■ Fragmento extraído:
+-------+
Por Victoria Ginzberg
El ex dictador Emilio Eduardo
Massera viola habitualmente su arresto domiciliario. La rutina del Almirante
Cero, mudado desde hace un mes a su quinta de El Talar de Pacheco, incluye
una caminata matinal. Pero al señor no le alcanza para su paseo
con los nueve mil metros arbolados que tiene su terreno y transita por
las calles cercanas a la quinta, atribución que no está
contemplada dentro de sus beneficios. La salidas de Massera fueron denunciadas
por la agrupación HIJOS. Ante esta situación, el dictador
procesado por su responsabilidad en el robo de los hijos de desaparecidos,
volvería hoy a una verdadera cárcel.
+-------+
■ Datos proporcionados:

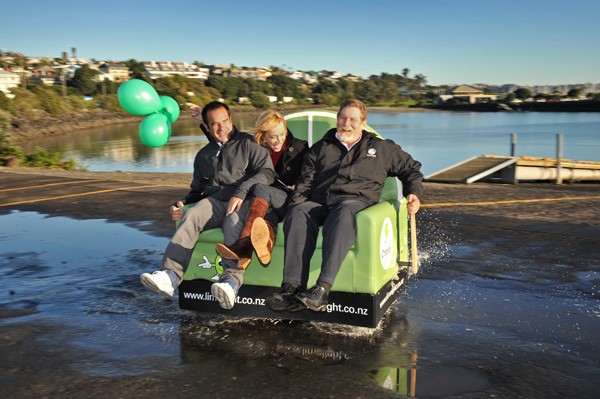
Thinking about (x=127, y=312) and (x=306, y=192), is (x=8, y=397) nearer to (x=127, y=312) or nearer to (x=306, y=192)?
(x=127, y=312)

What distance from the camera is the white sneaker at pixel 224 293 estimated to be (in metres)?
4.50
+-------+
■ Lista de tareas:
a. Según la nota sobre Massera, ¿qué agrupación denunció sus salidas?
b. Vuelve a escribir el tramo de la nota sobre Massera que empieza en las palabras "Por Victoria Ginzberg" y termina tras las palabras "una verdadera cárcel.".
c. Prosigue la nota sobre Massera a partir de su última oración.

■ Respuestas en orden:
a. La agrupación HIJOS.

b.
Por Victoria Ginzberg
El ex dictador Emilio Eduardo
Massera viola habitualmente su arresto domiciliario. La rutina del Almirante
Cero, mudado desde hace un mes a su quinta de El Talar de Pacheco, incluye
una caminata matinal. Pero al señor no le alcanza para su paseo
con los nueve mil metros arbolados que tiene su terreno y transita por
las calles cercanas a la quinta, atribución que no está
contemplada dentro de sus beneficios. La salidas de Massera fueron denunciadas
por la agrupación HIJOS. Ante esta situación, el dictador
procesado por su responsabilidad en el robo de los hijos de desaparecidos,
volvería hoy a una verdadera cárcel.

c.
Massera debió dejar ayer la cómoda quinta con pileta, dos
canchas de tenis y un amplio parque y fue trasladado a su departamento
de Palermo Chico. De allí será mudado al Batallón
Buenos Aires de Gendarmería, donde pasa sus días el ex titular
del PAMI, Víctor Alderete. La jueza María Servini de Cubría
dispuso su mudanza al departamento de Libertador y San Martín de
Tours. El ex marino sería convocado hoy al tribunal y todo indica
que, con acuerdo del juez que reemplaza a Adolfo Bagnasco Claudio
Bonadío, sería directamente llevado tras las rejas.
Los primeros en enterarse de las salidas del Almirante Cero fueron los
miembros de HIJOS (Hijos por la Identidad y la Justicia contra el Olvido
y el Silencio). Al saber que la Justicia había autorizado al dictador
a volver a su quinta de Pacheco, donde había estado por un tiempo
en septiembre del año pasado, iniciaron una guardia y sorprendieron
al genocida, que sin siquiera mirar a los costados, salía de su
amplia guarida, habitualmente, entre las seis y las siete de la mañana.
Nosotros no queremos ningún acto simbólico, ni medidas
tibias. Porque no es justo, porque es inmoral que los asesinos estén
probados pero sueltos. Nosotros exigimos cárcel perpetua y efectiva
para todos y cada uno de los genocidas y sus cómplices, expresó
la agrupación en un comunicado.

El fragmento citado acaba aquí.